Print every one of the following items word for word, without changing anything.

==================================================

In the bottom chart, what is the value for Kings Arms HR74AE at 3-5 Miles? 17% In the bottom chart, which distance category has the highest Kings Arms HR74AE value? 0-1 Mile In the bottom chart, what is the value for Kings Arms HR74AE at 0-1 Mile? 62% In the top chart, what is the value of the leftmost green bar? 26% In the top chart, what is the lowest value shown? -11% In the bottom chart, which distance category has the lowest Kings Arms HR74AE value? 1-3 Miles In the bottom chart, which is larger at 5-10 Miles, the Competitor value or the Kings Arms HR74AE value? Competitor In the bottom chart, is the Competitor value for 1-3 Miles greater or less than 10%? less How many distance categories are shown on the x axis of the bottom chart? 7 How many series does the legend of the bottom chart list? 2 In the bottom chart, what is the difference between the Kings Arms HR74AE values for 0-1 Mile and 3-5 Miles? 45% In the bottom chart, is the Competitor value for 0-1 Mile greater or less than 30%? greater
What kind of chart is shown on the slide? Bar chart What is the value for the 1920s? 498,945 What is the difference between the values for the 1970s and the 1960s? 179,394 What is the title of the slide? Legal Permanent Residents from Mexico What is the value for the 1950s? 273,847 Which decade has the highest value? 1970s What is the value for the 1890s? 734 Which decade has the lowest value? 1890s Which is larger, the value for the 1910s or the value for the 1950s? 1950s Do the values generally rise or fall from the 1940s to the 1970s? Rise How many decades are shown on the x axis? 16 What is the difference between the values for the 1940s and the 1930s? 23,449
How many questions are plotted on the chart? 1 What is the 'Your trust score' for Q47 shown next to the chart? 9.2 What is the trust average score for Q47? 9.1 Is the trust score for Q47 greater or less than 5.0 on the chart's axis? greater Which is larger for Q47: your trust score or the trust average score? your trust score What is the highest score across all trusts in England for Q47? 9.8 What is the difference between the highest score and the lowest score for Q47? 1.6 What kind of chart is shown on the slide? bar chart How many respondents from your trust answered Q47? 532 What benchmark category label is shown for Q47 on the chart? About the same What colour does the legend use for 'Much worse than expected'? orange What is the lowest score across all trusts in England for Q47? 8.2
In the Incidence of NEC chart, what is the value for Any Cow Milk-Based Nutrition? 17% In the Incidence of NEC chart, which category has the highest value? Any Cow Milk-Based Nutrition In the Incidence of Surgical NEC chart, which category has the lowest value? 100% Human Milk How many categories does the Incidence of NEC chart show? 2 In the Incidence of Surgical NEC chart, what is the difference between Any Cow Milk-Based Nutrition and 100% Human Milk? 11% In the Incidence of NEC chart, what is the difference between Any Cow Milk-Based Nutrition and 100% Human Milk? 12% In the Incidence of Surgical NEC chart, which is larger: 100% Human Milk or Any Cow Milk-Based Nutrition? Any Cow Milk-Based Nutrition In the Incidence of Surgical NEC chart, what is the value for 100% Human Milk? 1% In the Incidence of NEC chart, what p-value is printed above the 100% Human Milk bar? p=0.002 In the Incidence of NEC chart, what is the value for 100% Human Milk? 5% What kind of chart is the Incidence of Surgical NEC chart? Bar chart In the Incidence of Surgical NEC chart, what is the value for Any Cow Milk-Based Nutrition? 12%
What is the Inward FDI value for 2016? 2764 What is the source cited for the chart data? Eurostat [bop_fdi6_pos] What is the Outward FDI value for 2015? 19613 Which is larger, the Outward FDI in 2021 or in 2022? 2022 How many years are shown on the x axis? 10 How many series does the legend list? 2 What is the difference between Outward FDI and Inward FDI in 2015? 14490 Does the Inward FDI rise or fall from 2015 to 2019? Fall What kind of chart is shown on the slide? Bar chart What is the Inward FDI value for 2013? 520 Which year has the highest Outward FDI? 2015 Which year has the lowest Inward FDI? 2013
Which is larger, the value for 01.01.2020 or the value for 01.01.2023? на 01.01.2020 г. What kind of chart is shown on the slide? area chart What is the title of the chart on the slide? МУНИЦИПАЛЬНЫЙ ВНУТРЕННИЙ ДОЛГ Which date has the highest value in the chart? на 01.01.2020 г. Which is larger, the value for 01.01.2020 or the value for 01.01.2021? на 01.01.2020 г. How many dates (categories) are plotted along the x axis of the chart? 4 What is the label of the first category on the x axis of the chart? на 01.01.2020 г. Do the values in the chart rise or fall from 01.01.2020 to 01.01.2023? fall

==================================================

**Solved problem**.
In the bottom chart, what is the value for Kings Arms HR74AE at 3-5 Miles? 17% In the bottom chart, which distance category has the highest Kings Arms HR74AE value? 0-1 Mile In the bottom chart, what is the value for Kings Arms HR74AE at 0-1 Mile? 62% In the top chart, what is the value of the leftmost green bar? 26% In the top chart, what is the lowest value shown? -11% In the bottom chart, which distance category has the lowest Kings Arms HR74AE value? 1-3 Miles In the bottom chart, which is larger at 5-10 Miles, the Competitor value or the Kings Arms HR74AE value? Competitor In the bottom chart, is the Competitor value for 1-3 Miles greater or less than 10%? less How many distance categories are shown on the x axis of the bottom chart? 7 How many series does the legend of the bottom chart list? 2 In the bottom chart, what is the difference between the Kings Arms HR74AE values for 0-1 Mile and 3-5 Miles? 45% In the bottom chart, is the Competitor value for 0-1 Mile greater or less than 30%? greater
What kind of chart is shown on the slide? Bar chart What is the value for the 1920s? 498,945 What is the difference between the values for the 1970s and the 1960s? 179,394 What is the title of the slide? Legal Permanent Residents from Mexico What is the value for the 1950s? 273,847 Which decade has the highest value? 1970s What is the value for the 1890s? 734 Which decade has the lowest value? 1890s Which is larger, the value for the 1910s or the value for the 1950s? 1950s Do the values generally rise or fall from the 1940s to the 1970s? Rise How many decades are shown on the x axis? 16 What is the difference between the values for the 1940s and the 1930s? 23,449
How many questions are plotted on the chart? 1 What is the 'Your trust score' for Q47 shown next to the chart? 9.2 What is the trust average score for Q47? 9.1 Is the trust score for Q47 greater or less than 5.0 on the chart's axis? greater Which is larger for Q47: your trust score or the trust average score? your trust score What is the highest score across all trusts in England for Q47? 9.8 What is the difference between the highest score and the lowest score for Q47? 1.6 What kind of chart is shown on the slide? bar chart How many respondents from your trust answered Q47? 532 What benchmark category label is shown for Q47 on the chart? About the same What colour does the legend use for 'Much worse than expected'? orange What is the lowest score across all trusts in England for Q47? 8.2
In the Incidence of NEC chart, what is the value for Any Cow Milk-Based Nutrition? 17% In the Incidence of NEC chart, which category has the highest value? Any Cow Milk-Based Nutrition In the Incidence of Surgical NEC chart, which category has the lowest value? 100% Human Milk How many categories does the Incidence of NEC chart show? 2 In the Incidence of Surgical NEC chart, what is the difference between Any Cow Milk-Based Nutrition and 100% Human Milk? 11% In the Incidence of NEC chart, what is the difference between Any Cow Milk-Based Nutrition and 100% Human Milk? 12% In the Incidence of Surgical NEC chart, which is larger: 100% Human Milk or Any Cow Milk-Based Nutrition? Any Cow Milk-Based Nutrition In the Incidence of Surgical NEC chart, what is the value for 100% Human Milk? 1% In the Incidence of NEC chart, what p-value is printed above the 100% Human Milk bar? p=0.002 In the Incidence of NEC chart, what is the value for 100% Human Milk? 5% What kind of chart is the Incidence of Surgical NEC chart? Bar chart In the Incidence of Surgical NEC chart, what is the value for Any Cow Milk-Based Nutrition? 12%
What is the Inward FDI value for 2016? 2764 What is the source cited for the chart data? Eurostat [bop_fdi6_pos] What is the Outward FDI value for 2015? 19613 Which is larger, the Outward FDI in 2021 or in 2022? 2022 How many years are shown on the x axis? 10 How many series does the legend list? 2 What is the difference between Outward FDI and Inward FDI in 2015? 14490 Does the Inward FDI rise or fall from 2015 to 2019? Fall What kind of chart is shown on the slide? Bar chart What is the Inward FDI value for 2013? 520 Which year has the highest Outward FDI? 2015 Which year has the lowest Inward FDI? 2013
Which is larger, the value for 01.01.2020 or the value for 01.01.2023? на 01.01.2020 г. What kind of chart is shown on the slide? area chart What is the title of the chart on the slide? МУНИЦИПАЛЬНЫЙ ВНУТРЕННИЙ ДОЛГ Which date has the highest value in the chart? на 01.01.2020 г. Which is larger, the value for 01.01.2020 or the value for 01.01.2021? на 01.01.2020 г. How many dates (categories) are plotted along the x axis of the chart? 4 What is the label of the first category on the x axis of the chart? на 01.01.2020 г. Do the values in the chart rise or fall from 01.01.2020 to 01.01.2023? fall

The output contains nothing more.